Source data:
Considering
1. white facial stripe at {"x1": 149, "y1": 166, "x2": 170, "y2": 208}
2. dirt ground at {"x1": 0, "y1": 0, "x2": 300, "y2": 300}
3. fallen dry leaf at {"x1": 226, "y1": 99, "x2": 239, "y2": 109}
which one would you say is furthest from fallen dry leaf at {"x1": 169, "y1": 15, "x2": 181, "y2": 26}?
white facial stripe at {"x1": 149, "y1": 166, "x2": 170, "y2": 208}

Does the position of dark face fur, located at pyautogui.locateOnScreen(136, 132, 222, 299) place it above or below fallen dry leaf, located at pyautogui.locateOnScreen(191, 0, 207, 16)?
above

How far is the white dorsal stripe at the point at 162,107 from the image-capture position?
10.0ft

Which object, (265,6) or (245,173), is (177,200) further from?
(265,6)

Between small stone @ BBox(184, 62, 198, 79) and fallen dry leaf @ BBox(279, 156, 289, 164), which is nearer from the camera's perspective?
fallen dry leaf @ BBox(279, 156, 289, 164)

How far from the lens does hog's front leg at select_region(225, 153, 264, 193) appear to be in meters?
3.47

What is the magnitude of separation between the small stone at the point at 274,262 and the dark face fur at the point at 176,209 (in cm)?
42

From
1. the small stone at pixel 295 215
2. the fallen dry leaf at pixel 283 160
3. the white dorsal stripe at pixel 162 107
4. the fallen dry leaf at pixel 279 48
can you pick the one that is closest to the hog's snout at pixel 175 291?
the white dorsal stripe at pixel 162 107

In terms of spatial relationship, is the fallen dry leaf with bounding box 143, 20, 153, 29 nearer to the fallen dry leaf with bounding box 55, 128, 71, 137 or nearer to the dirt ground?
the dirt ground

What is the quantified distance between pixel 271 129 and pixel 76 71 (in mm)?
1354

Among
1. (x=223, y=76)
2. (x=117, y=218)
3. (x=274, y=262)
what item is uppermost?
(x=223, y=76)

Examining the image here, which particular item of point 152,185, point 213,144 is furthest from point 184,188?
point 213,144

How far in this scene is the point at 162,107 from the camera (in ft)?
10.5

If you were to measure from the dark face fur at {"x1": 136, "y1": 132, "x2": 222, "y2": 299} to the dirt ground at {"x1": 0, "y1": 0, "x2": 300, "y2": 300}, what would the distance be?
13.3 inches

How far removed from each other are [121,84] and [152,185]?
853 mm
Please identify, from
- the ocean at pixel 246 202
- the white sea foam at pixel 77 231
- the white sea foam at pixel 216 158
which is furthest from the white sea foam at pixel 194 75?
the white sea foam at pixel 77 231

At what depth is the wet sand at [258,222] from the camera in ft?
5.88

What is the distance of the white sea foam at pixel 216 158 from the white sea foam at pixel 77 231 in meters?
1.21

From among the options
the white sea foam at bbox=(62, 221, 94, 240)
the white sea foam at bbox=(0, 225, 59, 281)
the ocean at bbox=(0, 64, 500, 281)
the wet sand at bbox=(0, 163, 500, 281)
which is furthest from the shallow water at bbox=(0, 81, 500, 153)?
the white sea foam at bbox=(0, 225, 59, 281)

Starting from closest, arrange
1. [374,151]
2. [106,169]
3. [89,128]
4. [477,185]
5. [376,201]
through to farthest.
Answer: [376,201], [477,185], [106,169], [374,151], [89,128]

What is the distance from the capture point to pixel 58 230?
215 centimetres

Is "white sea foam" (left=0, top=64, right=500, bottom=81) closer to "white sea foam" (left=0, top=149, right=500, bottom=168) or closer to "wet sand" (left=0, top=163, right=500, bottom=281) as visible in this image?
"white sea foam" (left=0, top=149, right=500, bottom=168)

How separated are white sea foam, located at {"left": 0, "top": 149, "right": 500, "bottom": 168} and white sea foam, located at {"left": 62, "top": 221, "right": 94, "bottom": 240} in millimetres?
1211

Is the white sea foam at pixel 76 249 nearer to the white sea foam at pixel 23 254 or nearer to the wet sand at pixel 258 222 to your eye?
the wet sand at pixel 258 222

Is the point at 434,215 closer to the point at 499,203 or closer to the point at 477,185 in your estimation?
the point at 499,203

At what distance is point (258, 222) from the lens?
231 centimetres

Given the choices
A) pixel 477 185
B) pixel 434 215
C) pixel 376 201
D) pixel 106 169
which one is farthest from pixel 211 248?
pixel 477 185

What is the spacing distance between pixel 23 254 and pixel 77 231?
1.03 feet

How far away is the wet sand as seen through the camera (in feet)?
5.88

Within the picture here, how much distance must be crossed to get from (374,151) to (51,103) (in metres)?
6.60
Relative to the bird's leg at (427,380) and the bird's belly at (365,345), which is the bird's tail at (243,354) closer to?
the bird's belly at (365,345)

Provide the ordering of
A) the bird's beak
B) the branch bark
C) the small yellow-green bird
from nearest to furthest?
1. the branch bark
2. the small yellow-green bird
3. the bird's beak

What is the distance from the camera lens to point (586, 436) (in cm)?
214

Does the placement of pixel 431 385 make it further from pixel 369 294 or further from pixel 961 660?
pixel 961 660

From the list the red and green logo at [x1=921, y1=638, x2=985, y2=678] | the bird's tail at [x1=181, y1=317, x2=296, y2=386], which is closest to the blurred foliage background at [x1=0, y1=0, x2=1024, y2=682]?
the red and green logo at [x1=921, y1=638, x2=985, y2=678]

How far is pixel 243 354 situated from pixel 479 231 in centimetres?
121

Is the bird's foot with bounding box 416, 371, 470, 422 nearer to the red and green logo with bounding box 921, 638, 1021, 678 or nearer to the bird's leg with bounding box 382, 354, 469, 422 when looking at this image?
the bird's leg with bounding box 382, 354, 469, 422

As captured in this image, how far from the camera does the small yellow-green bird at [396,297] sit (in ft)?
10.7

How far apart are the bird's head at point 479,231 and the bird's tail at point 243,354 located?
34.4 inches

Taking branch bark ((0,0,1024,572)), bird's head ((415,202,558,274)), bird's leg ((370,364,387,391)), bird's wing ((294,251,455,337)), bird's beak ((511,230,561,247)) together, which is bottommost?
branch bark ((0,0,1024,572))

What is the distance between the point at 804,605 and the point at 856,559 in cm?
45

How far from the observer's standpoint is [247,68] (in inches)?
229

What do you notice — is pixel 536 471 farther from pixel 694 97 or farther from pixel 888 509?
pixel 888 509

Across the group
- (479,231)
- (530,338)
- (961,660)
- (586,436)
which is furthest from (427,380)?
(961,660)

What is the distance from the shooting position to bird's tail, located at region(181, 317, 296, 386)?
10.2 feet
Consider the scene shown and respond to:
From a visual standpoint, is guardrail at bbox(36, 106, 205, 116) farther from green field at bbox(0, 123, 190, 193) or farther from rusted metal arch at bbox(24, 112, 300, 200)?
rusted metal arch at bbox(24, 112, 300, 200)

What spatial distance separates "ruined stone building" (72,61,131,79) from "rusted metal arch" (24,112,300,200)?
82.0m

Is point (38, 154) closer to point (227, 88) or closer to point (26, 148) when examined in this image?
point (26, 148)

## Do this
Please copy out, without changing a character, every line from the one containing "Consider the scene" through the end of the data, inclusive.

## The completed task
Consider the scene shown and respond to:
From a visual standpoint, is guardrail at bbox(36, 106, 205, 116) farther from green field at bbox(0, 123, 190, 193) or farther from rusted metal arch at bbox(24, 112, 300, 200)?
rusted metal arch at bbox(24, 112, 300, 200)

What spatial distance separates "ruined stone building" (72,61,131,79) from "rusted metal arch" (24,112,300,200)?
82.0m

Is point (38, 154) closer to point (227, 88) or closer to point (26, 148) when examined in this image?
point (26, 148)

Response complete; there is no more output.